Dupe culture, or the tactic of finding reasonably priced replacements for costly items, has been riffed on by other marketers, including E.l.f. Cosmetics and Olaplex. Estée Lauder’s tackle dupes may very well be viewed as a departure from typical luxury marketing, though its claim that it will possibly dupe sleep itself sets a high bar. Advanced Night Repair Serum retails for $128 for a 1.7oz bottle, which some might consider pricey for a dupe (though there’s no price tag on sleep).
A variety of legacy beauty marketers, including Maybelline and Estée Lauder sister brand Clinique, try to age down in hopes of winning over younger cohorts like Gen Z. That’s to not say older generations have come out of focus: Brands including Bliss and Laura Geller have recently debuted efforts targeting older millennials and Gen X.
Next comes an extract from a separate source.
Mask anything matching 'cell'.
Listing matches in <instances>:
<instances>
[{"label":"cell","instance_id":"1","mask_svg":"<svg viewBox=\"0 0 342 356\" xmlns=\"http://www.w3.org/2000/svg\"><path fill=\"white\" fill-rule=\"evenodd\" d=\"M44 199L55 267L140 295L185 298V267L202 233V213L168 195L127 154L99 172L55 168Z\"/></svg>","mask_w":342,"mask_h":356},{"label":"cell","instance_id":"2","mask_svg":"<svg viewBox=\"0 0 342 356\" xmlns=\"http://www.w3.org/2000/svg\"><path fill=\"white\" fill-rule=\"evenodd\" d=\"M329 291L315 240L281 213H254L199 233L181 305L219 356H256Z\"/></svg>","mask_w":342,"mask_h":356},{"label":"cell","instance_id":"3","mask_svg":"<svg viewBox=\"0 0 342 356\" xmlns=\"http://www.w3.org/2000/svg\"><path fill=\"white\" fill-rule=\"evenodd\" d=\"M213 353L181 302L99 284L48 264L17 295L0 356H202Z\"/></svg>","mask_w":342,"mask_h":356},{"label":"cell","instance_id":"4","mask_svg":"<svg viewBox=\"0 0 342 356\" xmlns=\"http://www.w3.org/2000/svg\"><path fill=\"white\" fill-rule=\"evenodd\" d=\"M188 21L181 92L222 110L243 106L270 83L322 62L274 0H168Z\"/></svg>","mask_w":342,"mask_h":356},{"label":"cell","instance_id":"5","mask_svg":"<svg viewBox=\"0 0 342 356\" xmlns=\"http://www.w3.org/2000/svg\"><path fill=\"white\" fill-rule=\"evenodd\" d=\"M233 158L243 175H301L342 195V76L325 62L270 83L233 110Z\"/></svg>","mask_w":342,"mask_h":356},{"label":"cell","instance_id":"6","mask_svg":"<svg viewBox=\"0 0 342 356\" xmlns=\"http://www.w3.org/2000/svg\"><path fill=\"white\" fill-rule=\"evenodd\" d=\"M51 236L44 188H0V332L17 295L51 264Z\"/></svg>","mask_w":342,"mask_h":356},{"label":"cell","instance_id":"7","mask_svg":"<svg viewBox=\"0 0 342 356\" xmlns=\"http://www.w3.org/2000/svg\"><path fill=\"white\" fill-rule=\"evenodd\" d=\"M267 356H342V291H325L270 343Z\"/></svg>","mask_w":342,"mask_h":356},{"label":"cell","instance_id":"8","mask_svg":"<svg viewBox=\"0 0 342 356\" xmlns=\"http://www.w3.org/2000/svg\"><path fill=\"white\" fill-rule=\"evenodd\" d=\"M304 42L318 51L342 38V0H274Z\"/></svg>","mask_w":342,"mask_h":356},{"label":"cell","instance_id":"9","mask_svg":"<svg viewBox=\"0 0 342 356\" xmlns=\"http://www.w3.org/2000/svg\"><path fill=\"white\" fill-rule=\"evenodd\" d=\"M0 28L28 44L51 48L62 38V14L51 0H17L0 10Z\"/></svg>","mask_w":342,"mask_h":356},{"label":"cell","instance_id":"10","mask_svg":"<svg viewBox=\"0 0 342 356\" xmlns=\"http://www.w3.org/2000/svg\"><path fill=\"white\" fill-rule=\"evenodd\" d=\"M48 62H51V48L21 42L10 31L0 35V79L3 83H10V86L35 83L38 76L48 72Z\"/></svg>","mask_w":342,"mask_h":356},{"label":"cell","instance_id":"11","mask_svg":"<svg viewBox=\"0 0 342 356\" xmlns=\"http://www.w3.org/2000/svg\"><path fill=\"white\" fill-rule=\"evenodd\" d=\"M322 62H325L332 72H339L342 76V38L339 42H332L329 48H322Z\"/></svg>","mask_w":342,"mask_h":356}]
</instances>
Estée Lauder’s parent continues to work through a restructuring strategy that recently saw the business announce plans to chop between 5,800 to 7,000 jobs, or as much as 11% of its global workforce. The move, which expanded prior turnaround efforts, got here only a month after latest CEO Stéphane de La Faverie took on the highest job.
Other points of Estée Lauder Companies’ turnaround include increased promoting investments, greater simplification and accelerating some processes while outsourcing other services. The company recently partnered with Adobe to refine the launch of its digital marketing campaigns through generative artificial intelligence. Estée Lauder Companies’ net sales for the quarter ended Dec. 31 fell 6% yr over yr to $4 billion.